Extracted data entries

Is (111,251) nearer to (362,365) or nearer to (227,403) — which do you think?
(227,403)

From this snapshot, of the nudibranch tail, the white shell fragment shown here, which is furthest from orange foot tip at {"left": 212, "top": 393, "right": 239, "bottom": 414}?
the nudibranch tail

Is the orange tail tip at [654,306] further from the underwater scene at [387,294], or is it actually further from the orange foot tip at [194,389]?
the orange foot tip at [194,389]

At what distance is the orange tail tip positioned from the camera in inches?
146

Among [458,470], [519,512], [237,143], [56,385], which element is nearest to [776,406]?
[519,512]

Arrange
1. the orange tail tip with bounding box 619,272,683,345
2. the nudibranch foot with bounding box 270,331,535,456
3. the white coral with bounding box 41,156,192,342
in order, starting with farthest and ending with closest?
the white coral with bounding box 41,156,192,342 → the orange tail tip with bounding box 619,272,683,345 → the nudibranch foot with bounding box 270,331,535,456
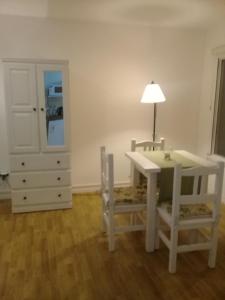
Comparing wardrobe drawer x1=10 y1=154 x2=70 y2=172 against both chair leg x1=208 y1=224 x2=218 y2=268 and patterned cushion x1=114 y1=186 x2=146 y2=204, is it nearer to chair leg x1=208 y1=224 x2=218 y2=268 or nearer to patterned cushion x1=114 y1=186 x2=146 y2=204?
patterned cushion x1=114 y1=186 x2=146 y2=204

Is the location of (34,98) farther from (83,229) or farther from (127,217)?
(127,217)

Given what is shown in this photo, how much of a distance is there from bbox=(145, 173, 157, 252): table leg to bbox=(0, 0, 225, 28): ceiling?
181 cm

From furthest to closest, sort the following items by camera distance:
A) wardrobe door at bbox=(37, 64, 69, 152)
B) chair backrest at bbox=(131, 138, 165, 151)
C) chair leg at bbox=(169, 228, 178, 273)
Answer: chair backrest at bbox=(131, 138, 165, 151) → wardrobe door at bbox=(37, 64, 69, 152) → chair leg at bbox=(169, 228, 178, 273)

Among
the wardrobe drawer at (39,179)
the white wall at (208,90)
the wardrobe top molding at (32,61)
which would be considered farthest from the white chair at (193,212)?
the wardrobe top molding at (32,61)

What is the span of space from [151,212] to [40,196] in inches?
58.7

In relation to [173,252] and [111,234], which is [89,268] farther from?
[173,252]

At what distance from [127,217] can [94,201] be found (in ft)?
2.07

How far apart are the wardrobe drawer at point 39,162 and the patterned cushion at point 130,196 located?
2.96ft

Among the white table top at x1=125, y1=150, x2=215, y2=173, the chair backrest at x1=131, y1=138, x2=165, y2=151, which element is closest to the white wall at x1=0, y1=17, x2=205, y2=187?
the chair backrest at x1=131, y1=138, x2=165, y2=151

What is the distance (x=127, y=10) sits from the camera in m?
3.03

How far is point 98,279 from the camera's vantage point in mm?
2102

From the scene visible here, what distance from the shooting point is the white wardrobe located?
3.01 metres

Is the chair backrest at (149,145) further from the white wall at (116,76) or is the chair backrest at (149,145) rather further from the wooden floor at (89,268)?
the wooden floor at (89,268)

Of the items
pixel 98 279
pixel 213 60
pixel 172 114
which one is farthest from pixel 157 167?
pixel 213 60
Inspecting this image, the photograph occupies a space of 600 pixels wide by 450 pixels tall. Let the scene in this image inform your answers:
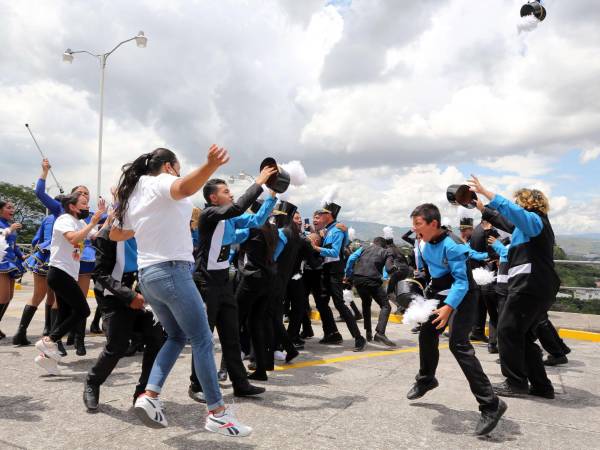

SHORT PROBLEM: Output every line of the data above as a JSON list of strings, one string per line, skipping blank lines. Leave the pictures out.

ANSWER TO THE TASK:
[
  "Is (111,251) nearer to (362,365) or nearer to (227,403) — which do you think?",
  "(227,403)",
  "From this snapshot, of the nudibranch tail, the white shell fragment shown here, which is furthest from orange foot tip at {\"left\": 212, \"top\": 393, \"right\": 239, \"bottom\": 414}?",
  "the nudibranch tail",
  "Is the orange tail tip at [654,306] further from the underwater scene at [387,294], or is it actually further from the orange foot tip at [194,389]?",
  "the orange foot tip at [194,389]",
  "At what distance is the orange tail tip positioned from the camera in inches?",
  "146",
  "Among [458,470], [519,512], [237,143], [56,385], which element is nearest to [776,406]?",
  "[519,512]",
  "Arrange",
  "1. the orange tail tip with bounding box 619,272,683,345",
  "2. the nudibranch foot with bounding box 270,331,535,456",
  "3. the white coral with bounding box 41,156,192,342",
  "in order, starting with farthest and ending with closest?",
  "the white coral with bounding box 41,156,192,342 → the orange tail tip with bounding box 619,272,683,345 → the nudibranch foot with bounding box 270,331,535,456",
  "Comparing wardrobe drawer x1=10 y1=154 x2=70 y2=172 against both chair leg x1=208 y1=224 x2=218 y2=268 and patterned cushion x1=114 y1=186 x2=146 y2=204, is it nearer to chair leg x1=208 y1=224 x2=218 y2=268 or nearer to patterned cushion x1=114 y1=186 x2=146 y2=204?",
  "patterned cushion x1=114 y1=186 x2=146 y2=204",
  "Is the location of (34,98) farther from (83,229) or farther from (127,217)?",
  "(127,217)",
  "Given what is shown in this photo, how much of a distance is there from bbox=(145, 173, 157, 252): table leg to bbox=(0, 0, 225, 28): ceiling?",
  "181 cm",
  "From furthest to closest, sort the following items by camera distance:",
  "A) wardrobe door at bbox=(37, 64, 69, 152)",
  "B) chair backrest at bbox=(131, 138, 165, 151)",
  "C) chair leg at bbox=(169, 228, 178, 273)",
  "Answer: chair backrest at bbox=(131, 138, 165, 151) → wardrobe door at bbox=(37, 64, 69, 152) → chair leg at bbox=(169, 228, 178, 273)",
  "Among",
  "the wardrobe drawer at (39,179)",
  "the white wall at (208,90)",
  "the wardrobe top molding at (32,61)",
  "which would be considered farthest from the white chair at (193,212)?",
  "the wardrobe top molding at (32,61)",
  "What is the span of space from [151,212] to [40,196] in inches?",
  "58.7",
  "In relation to [173,252] and [111,234], which is [89,268] farther from?",
  "[173,252]",
  "At what distance from [127,217] can [94,201] be found (in ft)?",
  "2.07",
  "How far apart are the wardrobe drawer at point 39,162 and the patterned cushion at point 130,196 located?",
  "2.96ft",
  "Among the white table top at x1=125, y1=150, x2=215, y2=173, the chair backrest at x1=131, y1=138, x2=165, y2=151, which element is closest to the white wall at x1=0, y1=17, x2=205, y2=187?",
  "the chair backrest at x1=131, y1=138, x2=165, y2=151",
  "What is the distance (x=127, y=10) sits from the camera in m?",
  "3.03",
  "How far is point 98,279 from the camera's vantage point in mm?",
  "2102",
  "From the scene visible here, what distance from the shooting point is the white wardrobe located?",
  "3.01 metres",
  "Is the chair backrest at (149,145) further from the white wall at (116,76) or is the chair backrest at (149,145) rather further from the wooden floor at (89,268)?",
  "the wooden floor at (89,268)",
  "Of the items",
  "pixel 98 279",
  "pixel 213 60",
  "pixel 172 114",
  "which one is farthest from pixel 157 167?",
  "pixel 213 60",
  "Inspecting this image, the photograph occupies a space of 600 pixels wide by 450 pixels tall. Let the scene in this image inform your answers:"
]